Il primo passo verso la guarigione è una giusta diagnosi. Così anche per uscire dalla crisi dell’euro, per decidere che direzione prendere e che politiche adottare è fondamentale identificare e interpretare correttamente le cause della crisi. Lo spiegano Charles Wyplosz (Graduate Institute di Ginevra) e Richard Portes (London Business School) al Festival dell’Economia di Trento. Peccato che i due economisti, a distanza di poche ore, ci propongano una “diagnosi giusta” (Wyplosz) e una “interpretazione corretta” (Portes) piuttosto differenti.
Nella sua lecture Wyplosz spiega come l’attuale crisi sia la conseguenza di debiti pubblici troppo elevati. In alcuni casi, questi debiti sono il prodotto dell’irresponsabilità dei paesi che nel corso degli ultimi quarant’anni hanno accumulato deficit (si pensi per esempio all’Italia). In altri – come nei casi spagnolo e irlandese – la causa è il salvataggio delle banche in seguito ad un periodo di crescita insostenibile e a una bolla immobiliare.
Il problema, dunque, è l’assenza di disciplina fiscale. I paesi periferici hanno “cicalato” per molti anni; la mancanza di veri vincoli ha portato all’attuale situazione insostenibile. Sebbene il trattato di Maastricht avesse stabilito un tetto massimo di deficit e di debito, non vi è mai stato un sistema di sanzioni credibile.
Questa tesi viene stravolta durante la lezione di Richard Portes, che avanza un’altra interpretazione: la causa della crisi sono i flussi di capitale. Il problema dell’eurozona non è quindi l’irresponsabilità fiscale (la Grecia è considerata un’eccezione), ammonisce Portes, bensì il fatto che, negli anni passati, proprio grazie all’unione monetaria e alla deregolamentazione finanziaria, ci sono stati importanti flussi di capitale dalla Francia e dalla Germania verso i paesi periferici, soprattutto Spagna e Irlanda. Gli influssi di capitale sono confluiti principalmente nel settore non commerciabile dell’economia, alimentando il boom del settore delle costruzioni.
Questi flussi non hanno portato ad aumenti di produttività, ma hanno prodotto un aumento sproporzionato dei crediti, causando corrispondenti deficit nella bilancia corrente. Secondo l’economista americano, quindi, alla base della crisi dell’eurozona non ci sono i deficit eccessivi, bensì i prestiti concessi in modo incauto dai paesi “core” ai Paesi periferici.
I due economisti hanno però un punto su cui concordano: a differenza di quanto viene spesso raccontato, né l’uno né l’altro identificano la perdita di competitività dei paesi periferici come un grosso problema. Wyplosz la descrive come “una fantasia comune”, mentre Portes spiega che se i deficit della bilancia corrente fossero stati causati dalla mancanza di competitività la crescita in questi Paesi sarebbe stata bassa, mentre in realtà la crescita è stata rapida, la domanda interna alta e i deficit causati da basso risparmio. Non solo, anche dopo la crisi, le esportazioni spagnole e irlandesi non solo non sono diminuite, ma anzi dal 2010 sono cresciute a un tasso annuo del 10 per cento.

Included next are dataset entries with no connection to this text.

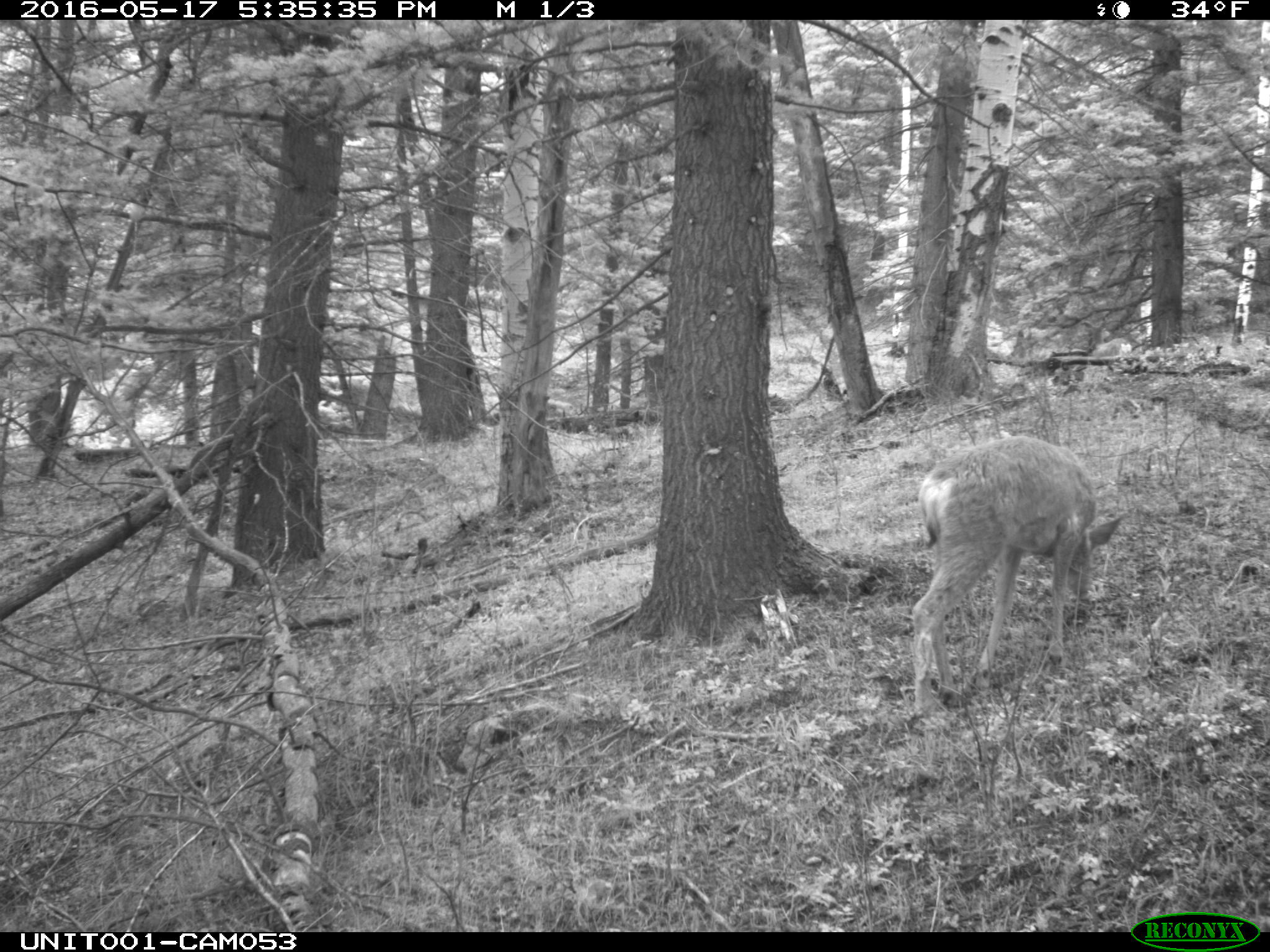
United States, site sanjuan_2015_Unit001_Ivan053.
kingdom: Animalia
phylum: Chordata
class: Mammalia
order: Artiodactyla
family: Cervidae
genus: Odocoileus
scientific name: Odocoileus hemionus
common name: mule deer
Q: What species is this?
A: Odocoileus hemionus (mule deer).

Questi punti di vista di due economisti sicuramente competenti sembrano essere una piccola rappresentazione di quello che è il vero problema (politico) attuale: due realtà convinte di aver trovato “la diagnosi giusta”, che faticano ad abbandonare le loro posizioni a favore di un accordo.
E se da un lato si parla di una Germania che «non accetterà di pagare il conto per il debito di altri paesi» (Wyplosz), dall’altro si descrivono «Paesi creditori con banche che hanno scioccamente concesso prestiti ai paesi periferici per poi trasferire i costi fiscali di questi errori sui contribuenti degli stati debitori, il tutto con un atteggiamento di superiorità morale – che ipocrisia!» (Portes).
Ma a sorpresa, nonostante due analisi differenti, le conclusioni portano ad almeno un punto in comune: la necessità di una unione bancaria, con un sistema di supervisione condiviso che garantisca il rispetto delle regole, e all’identificazione del principale problema, la Germania. «Quindi, come convincere i tedeschi?», chiede un giovane al prof Portes: «Boy, I wish I knew».